Contrôles de minibus et cars dans Paris

Depuis quelques mois, les MINIBUS et CARS dans Paris sont de plus en plus contrôlés pour la vérification de leur licence de transport, à cette occasion les guides sont aussi contrôlés  (permis de travail ou attestation de détachement temporaire … .

Premier résultat, c’est ainsi qu’une  AGENCE LETTONE qui employait des guides, chauffeurs et cars lettons fait appel maintenant à des Guides-conférenciers  ETABLIS EN FRANCE.

Bien sûr tout européen peut travailler où il le souhaite en Europe, c’est le détachement temporaire.
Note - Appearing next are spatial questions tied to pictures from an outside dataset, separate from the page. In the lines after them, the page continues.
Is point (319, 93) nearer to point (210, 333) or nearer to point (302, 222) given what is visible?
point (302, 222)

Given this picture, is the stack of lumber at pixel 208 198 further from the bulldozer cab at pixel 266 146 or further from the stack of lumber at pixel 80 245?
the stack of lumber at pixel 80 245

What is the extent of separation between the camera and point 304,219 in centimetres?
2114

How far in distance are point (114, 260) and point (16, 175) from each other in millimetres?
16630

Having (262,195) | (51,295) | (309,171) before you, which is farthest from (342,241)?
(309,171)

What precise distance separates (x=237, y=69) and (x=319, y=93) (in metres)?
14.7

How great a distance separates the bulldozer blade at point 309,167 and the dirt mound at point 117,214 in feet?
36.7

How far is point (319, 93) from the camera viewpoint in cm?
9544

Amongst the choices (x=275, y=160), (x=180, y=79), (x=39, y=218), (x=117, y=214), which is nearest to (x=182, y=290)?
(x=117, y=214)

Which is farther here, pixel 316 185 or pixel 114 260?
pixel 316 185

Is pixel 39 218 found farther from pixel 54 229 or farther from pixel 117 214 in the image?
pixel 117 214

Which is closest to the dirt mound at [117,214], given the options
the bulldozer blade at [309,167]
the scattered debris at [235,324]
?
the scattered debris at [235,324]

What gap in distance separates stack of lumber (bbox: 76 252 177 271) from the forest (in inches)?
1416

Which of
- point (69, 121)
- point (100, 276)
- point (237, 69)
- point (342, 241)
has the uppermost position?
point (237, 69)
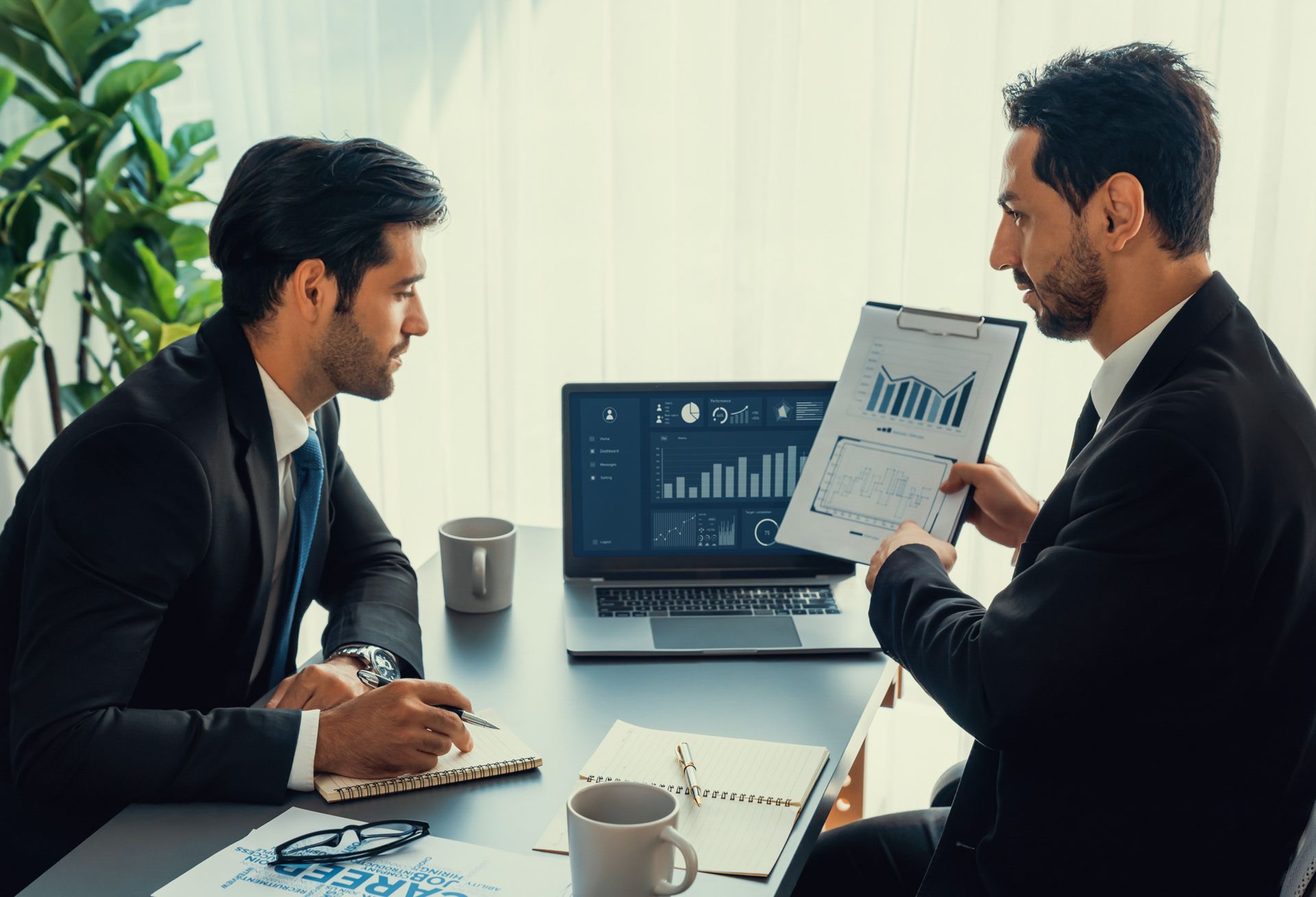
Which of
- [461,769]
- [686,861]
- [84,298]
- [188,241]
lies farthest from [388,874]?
[84,298]

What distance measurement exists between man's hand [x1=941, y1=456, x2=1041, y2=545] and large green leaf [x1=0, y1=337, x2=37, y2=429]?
227cm

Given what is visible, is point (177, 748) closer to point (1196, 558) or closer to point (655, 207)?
point (1196, 558)

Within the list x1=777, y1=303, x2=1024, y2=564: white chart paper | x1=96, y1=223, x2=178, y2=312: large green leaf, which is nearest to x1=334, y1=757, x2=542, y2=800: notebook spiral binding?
x1=777, y1=303, x2=1024, y2=564: white chart paper

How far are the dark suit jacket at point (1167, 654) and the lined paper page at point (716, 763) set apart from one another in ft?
0.57

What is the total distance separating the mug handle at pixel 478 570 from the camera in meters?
1.58

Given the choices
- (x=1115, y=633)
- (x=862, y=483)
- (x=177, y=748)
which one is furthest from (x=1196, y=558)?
(x=177, y=748)

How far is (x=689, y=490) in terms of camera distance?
1.70 m

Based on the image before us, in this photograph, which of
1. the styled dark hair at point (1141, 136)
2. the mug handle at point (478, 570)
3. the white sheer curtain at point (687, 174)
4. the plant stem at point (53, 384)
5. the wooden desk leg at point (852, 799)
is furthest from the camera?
the plant stem at point (53, 384)

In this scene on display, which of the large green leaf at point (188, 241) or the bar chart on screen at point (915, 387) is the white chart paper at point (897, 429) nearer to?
the bar chart on screen at point (915, 387)

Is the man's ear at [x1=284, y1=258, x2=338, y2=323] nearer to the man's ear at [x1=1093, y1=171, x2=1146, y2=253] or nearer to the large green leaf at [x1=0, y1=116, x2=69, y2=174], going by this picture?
the man's ear at [x1=1093, y1=171, x2=1146, y2=253]

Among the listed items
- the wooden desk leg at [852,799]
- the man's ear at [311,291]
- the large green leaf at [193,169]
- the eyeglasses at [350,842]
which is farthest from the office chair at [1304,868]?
the large green leaf at [193,169]

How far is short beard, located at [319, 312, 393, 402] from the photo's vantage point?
148cm

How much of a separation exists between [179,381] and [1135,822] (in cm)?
114

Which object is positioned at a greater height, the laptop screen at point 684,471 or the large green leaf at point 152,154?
the large green leaf at point 152,154
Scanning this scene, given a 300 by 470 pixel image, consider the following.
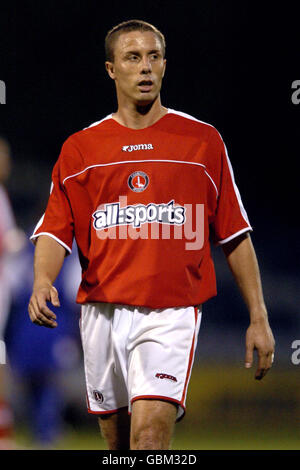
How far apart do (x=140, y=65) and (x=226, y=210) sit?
2.19 ft

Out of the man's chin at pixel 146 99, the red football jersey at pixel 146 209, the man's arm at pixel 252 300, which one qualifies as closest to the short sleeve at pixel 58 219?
the red football jersey at pixel 146 209

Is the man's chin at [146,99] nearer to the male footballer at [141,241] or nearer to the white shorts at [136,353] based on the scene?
the male footballer at [141,241]

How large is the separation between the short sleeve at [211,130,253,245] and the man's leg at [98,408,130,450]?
0.79 m

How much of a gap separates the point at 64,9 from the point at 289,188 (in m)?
1.78

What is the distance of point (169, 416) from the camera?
9.76 feet

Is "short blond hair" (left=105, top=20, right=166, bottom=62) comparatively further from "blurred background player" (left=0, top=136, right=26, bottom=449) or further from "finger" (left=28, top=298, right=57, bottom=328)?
"blurred background player" (left=0, top=136, right=26, bottom=449)

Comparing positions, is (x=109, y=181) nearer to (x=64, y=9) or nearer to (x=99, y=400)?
(x=99, y=400)

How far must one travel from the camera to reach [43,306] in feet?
9.73

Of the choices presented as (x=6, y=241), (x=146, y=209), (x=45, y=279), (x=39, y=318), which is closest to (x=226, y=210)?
(x=146, y=209)

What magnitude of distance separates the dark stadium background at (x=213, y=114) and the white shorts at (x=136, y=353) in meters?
1.76

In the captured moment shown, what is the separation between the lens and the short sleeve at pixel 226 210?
3299mm

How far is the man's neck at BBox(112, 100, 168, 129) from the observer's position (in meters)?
3.34

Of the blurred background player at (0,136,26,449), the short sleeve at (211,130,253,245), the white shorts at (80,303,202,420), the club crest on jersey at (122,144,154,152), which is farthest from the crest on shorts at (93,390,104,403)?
the blurred background player at (0,136,26,449)

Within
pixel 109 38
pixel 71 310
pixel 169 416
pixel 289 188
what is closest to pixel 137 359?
pixel 169 416
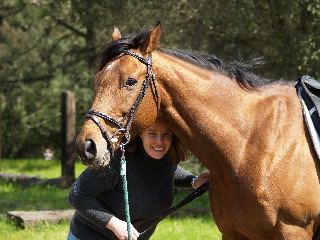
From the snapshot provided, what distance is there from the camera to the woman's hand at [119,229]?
146 inches

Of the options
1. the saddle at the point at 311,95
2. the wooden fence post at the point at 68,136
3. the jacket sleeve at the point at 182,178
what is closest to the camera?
the saddle at the point at 311,95

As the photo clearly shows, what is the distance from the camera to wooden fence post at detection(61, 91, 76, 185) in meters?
11.1

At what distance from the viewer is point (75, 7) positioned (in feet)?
41.9

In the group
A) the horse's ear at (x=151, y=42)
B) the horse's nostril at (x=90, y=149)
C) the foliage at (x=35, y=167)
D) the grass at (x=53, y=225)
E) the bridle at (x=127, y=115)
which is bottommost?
the foliage at (x=35, y=167)

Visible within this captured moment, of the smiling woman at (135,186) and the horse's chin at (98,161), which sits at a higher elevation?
the horse's chin at (98,161)

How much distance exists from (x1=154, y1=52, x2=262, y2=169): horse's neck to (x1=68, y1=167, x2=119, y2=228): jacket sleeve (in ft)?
1.97

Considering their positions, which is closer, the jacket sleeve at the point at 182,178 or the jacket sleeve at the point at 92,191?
the jacket sleeve at the point at 92,191

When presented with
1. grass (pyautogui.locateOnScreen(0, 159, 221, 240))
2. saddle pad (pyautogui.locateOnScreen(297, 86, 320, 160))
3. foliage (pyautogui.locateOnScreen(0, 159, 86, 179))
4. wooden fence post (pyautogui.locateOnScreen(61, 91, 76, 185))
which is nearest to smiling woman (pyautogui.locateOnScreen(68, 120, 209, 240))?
saddle pad (pyautogui.locateOnScreen(297, 86, 320, 160))

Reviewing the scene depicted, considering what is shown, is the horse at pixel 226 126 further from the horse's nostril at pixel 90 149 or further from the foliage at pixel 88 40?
the foliage at pixel 88 40

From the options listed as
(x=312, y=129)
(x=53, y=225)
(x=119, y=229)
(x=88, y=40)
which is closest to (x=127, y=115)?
(x=119, y=229)

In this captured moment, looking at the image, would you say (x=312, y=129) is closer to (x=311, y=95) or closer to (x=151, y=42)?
(x=311, y=95)

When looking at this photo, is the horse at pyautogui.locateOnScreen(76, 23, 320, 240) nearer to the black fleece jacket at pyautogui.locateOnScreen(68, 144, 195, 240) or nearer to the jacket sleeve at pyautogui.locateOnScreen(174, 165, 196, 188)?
the black fleece jacket at pyautogui.locateOnScreen(68, 144, 195, 240)

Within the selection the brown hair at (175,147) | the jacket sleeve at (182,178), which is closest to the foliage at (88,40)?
the jacket sleeve at (182,178)

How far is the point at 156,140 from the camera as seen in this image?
4039 mm
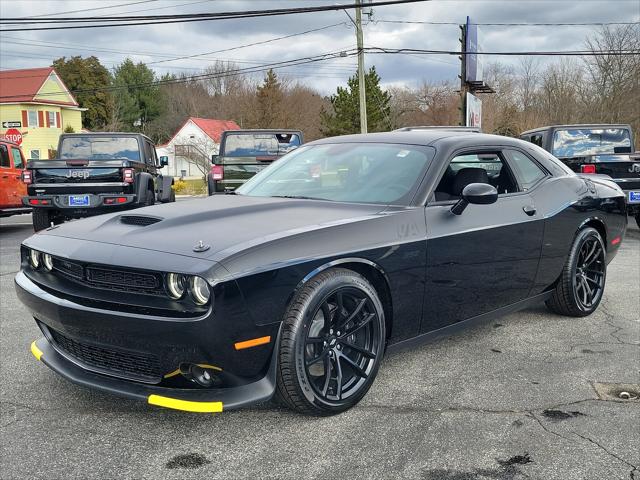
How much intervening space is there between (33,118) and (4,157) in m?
39.6

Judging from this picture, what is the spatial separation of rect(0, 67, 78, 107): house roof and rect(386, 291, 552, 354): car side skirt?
5038 cm

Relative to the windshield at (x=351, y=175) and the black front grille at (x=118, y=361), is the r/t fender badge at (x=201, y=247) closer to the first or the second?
the black front grille at (x=118, y=361)

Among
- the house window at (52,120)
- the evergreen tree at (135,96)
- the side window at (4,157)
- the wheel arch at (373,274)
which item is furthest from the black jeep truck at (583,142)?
the evergreen tree at (135,96)

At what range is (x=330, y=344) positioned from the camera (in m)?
3.06

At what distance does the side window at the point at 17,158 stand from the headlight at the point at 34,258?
1122 cm

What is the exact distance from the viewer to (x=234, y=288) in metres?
2.62

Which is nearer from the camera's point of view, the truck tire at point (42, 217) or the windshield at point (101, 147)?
the truck tire at point (42, 217)

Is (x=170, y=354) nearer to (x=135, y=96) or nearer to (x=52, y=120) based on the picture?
(x=52, y=120)

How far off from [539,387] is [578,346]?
961 mm

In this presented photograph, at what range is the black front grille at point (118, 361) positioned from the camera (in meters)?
2.76

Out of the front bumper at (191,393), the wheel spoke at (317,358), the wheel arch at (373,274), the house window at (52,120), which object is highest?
the house window at (52,120)

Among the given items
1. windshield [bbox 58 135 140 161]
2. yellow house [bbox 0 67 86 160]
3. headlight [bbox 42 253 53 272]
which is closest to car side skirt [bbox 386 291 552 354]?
headlight [bbox 42 253 53 272]

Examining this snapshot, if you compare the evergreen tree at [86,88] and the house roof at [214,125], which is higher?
the evergreen tree at [86,88]

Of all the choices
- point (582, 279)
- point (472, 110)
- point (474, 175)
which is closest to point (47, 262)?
point (474, 175)
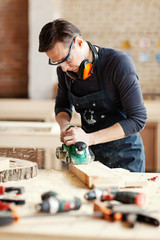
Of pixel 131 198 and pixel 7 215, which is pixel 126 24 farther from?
pixel 7 215

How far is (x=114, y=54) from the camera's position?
219 centimetres

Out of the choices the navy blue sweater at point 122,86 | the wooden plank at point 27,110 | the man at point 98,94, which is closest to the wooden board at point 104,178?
the man at point 98,94

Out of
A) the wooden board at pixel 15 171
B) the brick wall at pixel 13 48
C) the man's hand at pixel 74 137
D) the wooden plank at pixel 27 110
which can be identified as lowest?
the wooden board at pixel 15 171

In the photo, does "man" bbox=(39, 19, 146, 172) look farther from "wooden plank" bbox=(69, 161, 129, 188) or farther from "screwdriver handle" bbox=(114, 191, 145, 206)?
"screwdriver handle" bbox=(114, 191, 145, 206)

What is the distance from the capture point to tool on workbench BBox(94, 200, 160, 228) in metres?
1.19

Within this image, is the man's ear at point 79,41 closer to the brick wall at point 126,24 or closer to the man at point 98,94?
the man at point 98,94

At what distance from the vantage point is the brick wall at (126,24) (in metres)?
6.14

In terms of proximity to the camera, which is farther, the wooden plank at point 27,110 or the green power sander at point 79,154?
the wooden plank at point 27,110

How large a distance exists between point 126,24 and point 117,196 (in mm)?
5246

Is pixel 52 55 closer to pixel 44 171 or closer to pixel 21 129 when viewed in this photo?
pixel 44 171

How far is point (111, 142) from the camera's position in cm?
239

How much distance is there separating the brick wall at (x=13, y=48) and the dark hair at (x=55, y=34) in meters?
4.48

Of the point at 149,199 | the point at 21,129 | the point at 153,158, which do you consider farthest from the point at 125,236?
the point at 153,158

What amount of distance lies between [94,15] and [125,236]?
5629mm
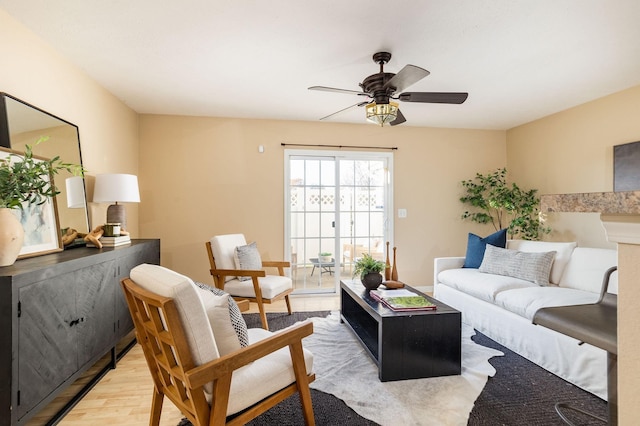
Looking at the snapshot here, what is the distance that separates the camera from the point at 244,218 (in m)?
4.44

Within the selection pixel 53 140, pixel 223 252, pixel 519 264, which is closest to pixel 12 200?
pixel 53 140

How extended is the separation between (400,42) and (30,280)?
2.67 metres

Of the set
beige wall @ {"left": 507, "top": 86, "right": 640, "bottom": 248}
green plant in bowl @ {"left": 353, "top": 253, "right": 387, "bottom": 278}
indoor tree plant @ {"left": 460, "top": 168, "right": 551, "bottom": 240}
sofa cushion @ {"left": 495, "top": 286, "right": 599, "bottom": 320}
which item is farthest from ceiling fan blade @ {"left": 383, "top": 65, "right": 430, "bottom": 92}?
indoor tree plant @ {"left": 460, "top": 168, "right": 551, "bottom": 240}

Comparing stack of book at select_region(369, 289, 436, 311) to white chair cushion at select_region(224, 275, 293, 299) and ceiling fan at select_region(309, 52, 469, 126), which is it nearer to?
white chair cushion at select_region(224, 275, 293, 299)

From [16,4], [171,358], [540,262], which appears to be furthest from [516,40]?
[16,4]

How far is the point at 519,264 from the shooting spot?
325 centimetres

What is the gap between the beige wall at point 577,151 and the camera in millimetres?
3468

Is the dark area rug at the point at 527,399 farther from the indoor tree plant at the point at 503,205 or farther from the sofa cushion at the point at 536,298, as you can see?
the indoor tree plant at the point at 503,205

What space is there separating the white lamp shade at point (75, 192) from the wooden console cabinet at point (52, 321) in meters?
0.46

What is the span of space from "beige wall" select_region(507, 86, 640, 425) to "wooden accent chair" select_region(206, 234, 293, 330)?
3454 millimetres

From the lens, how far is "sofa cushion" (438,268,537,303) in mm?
3015

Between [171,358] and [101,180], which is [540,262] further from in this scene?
[101,180]

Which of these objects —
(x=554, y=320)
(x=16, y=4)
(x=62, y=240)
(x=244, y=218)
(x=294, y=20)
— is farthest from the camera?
(x=244, y=218)

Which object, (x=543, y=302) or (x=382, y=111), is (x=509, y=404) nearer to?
(x=543, y=302)
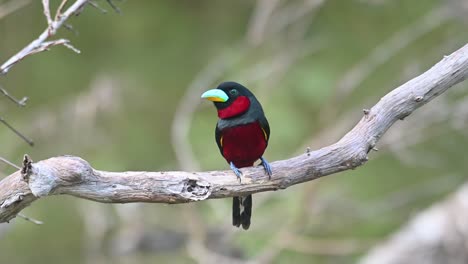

Mais il y a des règles à suivre :

EN CAS DE CONTROLE QUELS DOCUMENTS L’ INSPECTION DU TRAVAIL PEUT ELLE EXIGER ?

Les services de contrôle sont habilités à exiger la transmission sans délai par l’employeur d’une liste limitative de documents, qui doivent être rédigés en français et faire apparaître des montants en euros (article R. 1263-1 du code du travail) :

  1.  le document attestant de la régularité de la situation sociale de l’employeur, dans les cas où son entreprise est établie en dehors de l’Union Européenne,
  2.  l’autorisation de travail des salariés ressortissants d’Etats tiers, le cas échéant (voir ci-dessus « Demande d’autorisation de travail pour les employeurs établis dans un Etat tiers »).
  3.  le document attestant d’un examen médical dans le pays d’origine équivalent à celui pratiqué en France, pour les employeurs établis dans un pays de l’UE, de l’EEE ou de la Confédération Helvétique,
  4.  les bulletins de paie de chaque salarié détaché ou tout document équivalent (lorsque le détachement est supérieur ou égal à un mois) ou tout document apportant la preuve du respect de la rémunération minimale.
  5.  le document attestant de l’obtention d’une garantie financière ou tout document équivalent (pour les entreprises de travail temporaire).

Le défaut de présentation de ces documents à l’inspection du travail est constitutif de l’amende prévue pour les contraventions de 3ème classe, soit 450 euros maximum (cf. article 131-13 code pénal), et peut être également constitutif du délit d’obstacle à l’accomplissement des fonctions de l’agent de contrôle, punissable d’une peine d’un an emprisonnement et d’une amende de 3750 euros (article L. 8114-1 du code du travail).